Crunching data on older 4U systems

Maritime · Nov 22, 2016

Hi guys,

First of all, I’m new to this forum and in server/HPC environment. I will be grateful for any suggestions and comments to my dilemmas on my enthusiastic project for which I hope will became interesting to clients. So far it is completely on my budget and in ‘hobby’ surrounding. Also, sorry for length of post

Problem I am dealing with is processing of raw files of about 2-4GB in a projects that initially were up to 20-80GB in size. After initial setup, processing of project of this size would on i7 4790k computer with SSD, 4 cores+HT last about 10-20h. Processing is done through approx. 50 subroutines of which 25 are highly parallel (all 8 logical cores run at 100%). Only about 10 subroutines are absolutely not parallel. Regarding time allocation, parallel subroutines consume about 60-80% of total project time. Each core needs max 2-2,5GB of RAM for calculation. Windows environment.

Initial files are during processing joined and separated into smaller files which are then used for statistical analysis. Each raw file is separated to about 400-800 files (depending on project setup and initial file size). Replacing HDDs with SSDs showed dramatic time reduction. Upon project completion, initial size of data is 2-2,5x bigger. When processed, whole project can be moved to ‘standard’ PC for statistical analysis and visualization.

Idea how to speed things up is to purchase used 4U server (such as HP DL580 – cheapest one or some DELL/IBM) with E7-4870 processors and 256 GB RAM. New fast NVMe SSD would be perfect EXCEPT (as much as I know) they can’t fit into this generation of 4U servers. In addition, new projects could easily be 1TB in size (meaning min 2TB of disk what is too expensive if PCI SSDs are considered). Therefore, I think that RAID 0 with standard 500GB SSD would be excellent replacement (each project upon analysis is completely removed so potential errors would be noticed immediately). Going into newer series of processors would be too expensive. Using cheaper than E7-4870 processors would be counterproductive because speed and number of cores are important.

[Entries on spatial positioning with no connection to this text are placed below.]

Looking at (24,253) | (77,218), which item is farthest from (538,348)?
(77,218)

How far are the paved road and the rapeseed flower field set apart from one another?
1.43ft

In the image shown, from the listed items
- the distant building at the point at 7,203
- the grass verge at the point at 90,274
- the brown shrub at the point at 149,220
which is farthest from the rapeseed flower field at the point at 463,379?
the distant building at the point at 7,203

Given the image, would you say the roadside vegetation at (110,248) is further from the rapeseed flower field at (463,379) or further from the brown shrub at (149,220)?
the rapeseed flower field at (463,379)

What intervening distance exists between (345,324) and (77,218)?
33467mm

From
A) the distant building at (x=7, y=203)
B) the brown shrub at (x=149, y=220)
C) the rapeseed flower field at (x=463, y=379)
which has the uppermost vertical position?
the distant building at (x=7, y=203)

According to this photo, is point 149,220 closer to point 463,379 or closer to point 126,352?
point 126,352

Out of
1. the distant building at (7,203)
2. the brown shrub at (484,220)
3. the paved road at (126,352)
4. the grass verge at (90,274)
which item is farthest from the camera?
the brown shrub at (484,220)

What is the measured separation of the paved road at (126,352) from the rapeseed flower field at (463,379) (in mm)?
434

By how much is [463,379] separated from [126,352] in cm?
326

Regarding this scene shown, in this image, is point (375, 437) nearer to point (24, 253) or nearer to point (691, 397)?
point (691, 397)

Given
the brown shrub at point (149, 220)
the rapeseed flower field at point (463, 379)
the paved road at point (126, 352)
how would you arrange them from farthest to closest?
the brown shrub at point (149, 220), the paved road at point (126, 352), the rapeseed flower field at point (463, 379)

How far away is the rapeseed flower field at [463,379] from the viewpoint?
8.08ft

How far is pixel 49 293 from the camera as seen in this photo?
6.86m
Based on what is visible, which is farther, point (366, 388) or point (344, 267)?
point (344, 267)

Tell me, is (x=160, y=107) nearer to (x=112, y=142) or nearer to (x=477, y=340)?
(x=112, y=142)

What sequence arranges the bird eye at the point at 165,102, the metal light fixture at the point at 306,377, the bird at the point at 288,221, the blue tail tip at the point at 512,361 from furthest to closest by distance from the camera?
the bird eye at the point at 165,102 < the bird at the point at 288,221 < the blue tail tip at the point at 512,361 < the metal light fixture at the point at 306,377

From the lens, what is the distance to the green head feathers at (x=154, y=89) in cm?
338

Additional thing that I would like to take care of is possibility to buy identical 4U server in future and work on project with ‘double’ processing power. I’ve read that IBM is with it's InfiniBand capable of doing so but since HP is much cheaper, is it possible to use DL580 in same combination? Does that mean that 2 servers could work on 1 dataset even without RAID 0 on both units (which would be perfect)?

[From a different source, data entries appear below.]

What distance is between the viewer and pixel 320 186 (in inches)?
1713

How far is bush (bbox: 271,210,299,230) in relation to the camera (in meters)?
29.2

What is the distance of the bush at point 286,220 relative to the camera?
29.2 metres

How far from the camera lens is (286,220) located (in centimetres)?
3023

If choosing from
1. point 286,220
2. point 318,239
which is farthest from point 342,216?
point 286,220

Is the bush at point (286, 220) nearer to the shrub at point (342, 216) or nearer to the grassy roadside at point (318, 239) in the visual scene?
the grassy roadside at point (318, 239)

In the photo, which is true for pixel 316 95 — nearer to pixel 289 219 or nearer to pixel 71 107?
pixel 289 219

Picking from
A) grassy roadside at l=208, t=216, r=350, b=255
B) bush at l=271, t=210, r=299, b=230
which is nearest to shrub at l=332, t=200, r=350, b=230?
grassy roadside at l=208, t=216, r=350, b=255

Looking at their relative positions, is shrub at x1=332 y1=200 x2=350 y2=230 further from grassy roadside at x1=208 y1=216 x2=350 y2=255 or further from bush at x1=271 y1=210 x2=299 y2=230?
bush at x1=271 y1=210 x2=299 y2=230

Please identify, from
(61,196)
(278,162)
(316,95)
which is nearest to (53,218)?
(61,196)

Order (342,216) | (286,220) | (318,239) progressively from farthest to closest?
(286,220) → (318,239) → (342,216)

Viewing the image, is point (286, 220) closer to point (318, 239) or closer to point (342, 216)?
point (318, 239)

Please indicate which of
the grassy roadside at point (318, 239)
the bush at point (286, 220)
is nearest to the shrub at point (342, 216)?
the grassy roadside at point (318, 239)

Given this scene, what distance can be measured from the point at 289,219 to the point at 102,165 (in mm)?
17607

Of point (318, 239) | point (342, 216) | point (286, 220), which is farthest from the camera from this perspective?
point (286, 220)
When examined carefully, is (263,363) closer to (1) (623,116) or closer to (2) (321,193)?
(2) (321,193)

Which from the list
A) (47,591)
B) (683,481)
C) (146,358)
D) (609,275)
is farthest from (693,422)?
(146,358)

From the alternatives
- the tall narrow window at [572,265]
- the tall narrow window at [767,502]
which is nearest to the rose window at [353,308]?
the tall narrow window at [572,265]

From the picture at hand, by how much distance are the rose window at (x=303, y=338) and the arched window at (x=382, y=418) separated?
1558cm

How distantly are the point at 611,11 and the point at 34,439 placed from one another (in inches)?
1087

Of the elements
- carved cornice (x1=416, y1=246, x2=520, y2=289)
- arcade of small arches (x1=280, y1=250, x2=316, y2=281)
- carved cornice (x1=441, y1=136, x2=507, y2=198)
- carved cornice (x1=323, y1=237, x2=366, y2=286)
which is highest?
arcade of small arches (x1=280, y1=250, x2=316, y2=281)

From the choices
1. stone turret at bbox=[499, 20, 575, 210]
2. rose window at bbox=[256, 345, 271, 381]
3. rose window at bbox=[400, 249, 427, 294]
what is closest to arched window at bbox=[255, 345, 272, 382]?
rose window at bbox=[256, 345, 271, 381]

Loudness and power consumption in this stage is not a problem, I have extra room for it and would connect to it through remote desktop.

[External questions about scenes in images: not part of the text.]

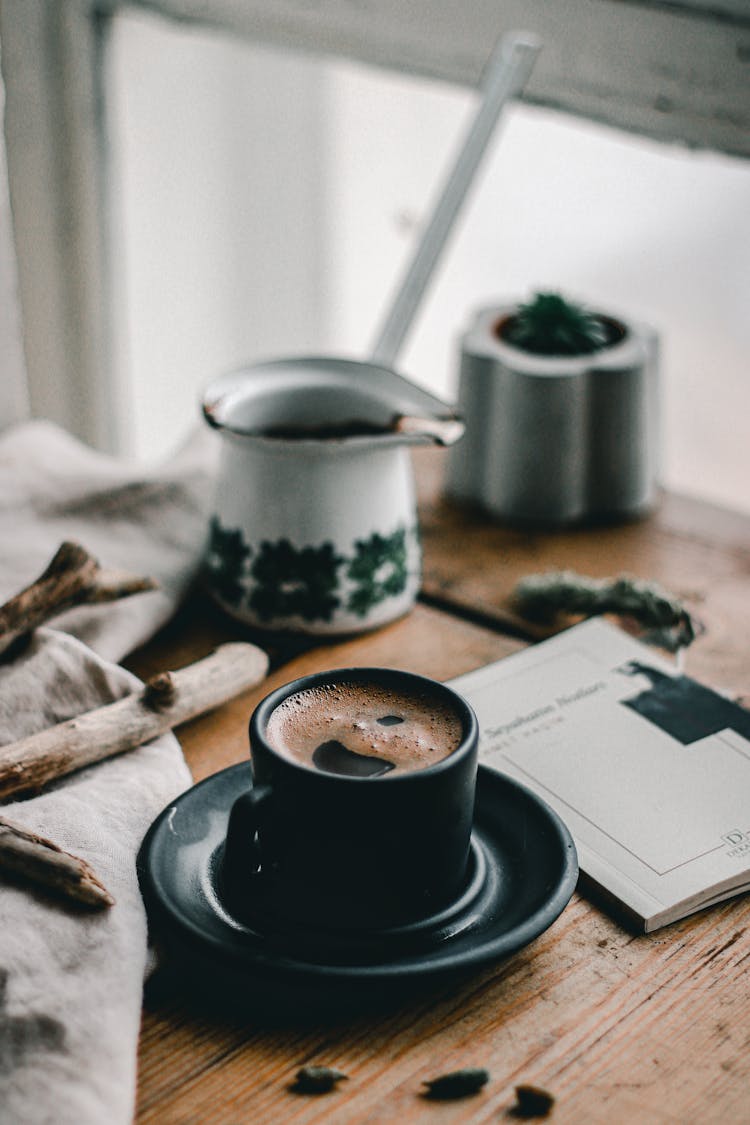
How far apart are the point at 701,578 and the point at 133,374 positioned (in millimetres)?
1272

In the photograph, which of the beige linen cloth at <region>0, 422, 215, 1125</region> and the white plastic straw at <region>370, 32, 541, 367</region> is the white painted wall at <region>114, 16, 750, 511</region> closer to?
the white plastic straw at <region>370, 32, 541, 367</region>

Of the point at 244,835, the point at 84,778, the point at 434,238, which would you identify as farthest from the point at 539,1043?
the point at 434,238

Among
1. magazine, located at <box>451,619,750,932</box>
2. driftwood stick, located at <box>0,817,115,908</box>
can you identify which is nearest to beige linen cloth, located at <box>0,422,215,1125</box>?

How to (wisely) start with this project? Budget could be up to 2500EUR in start. I was even thinking about Xeon Phi but software is not written for it and would not benefit from it.

Thx for reading and commenting!

Patrick · Nov 22, 2016

I think you are right on the Xeon Phi not being optimized.

Infiniband is certainly an inexpensive option and you can use IB to get a high bandwidth/ low latency network for a second server.

On the NVMe side there are PCIe add in cards that can fit easily into existing servers. It is the U.2 form factor that can be a challenge. The other advantage of NVMe is latency which will be much better than SATA SSDs.

I would imagine optimization of the software would have the biggest impact. When I hear of people getting a 3x performance boost, it is usually software tweaks.

I also think that going quad (older generation) E7 would be less desirable than newer generation E5 V3's.

Blinky 42 · Nov 22, 2016

How much profiling of the software have you been able to do, and was it something built in-house or a 3rd party product? Do you have insight into what the process/algorithm is doing to be able to tell what the limiting factors are? The more you know about the way the data is processed, the working set size at each step of the process and the mix of IO vs CPU wait the better you will be able to build a box optimized for the processing within budget.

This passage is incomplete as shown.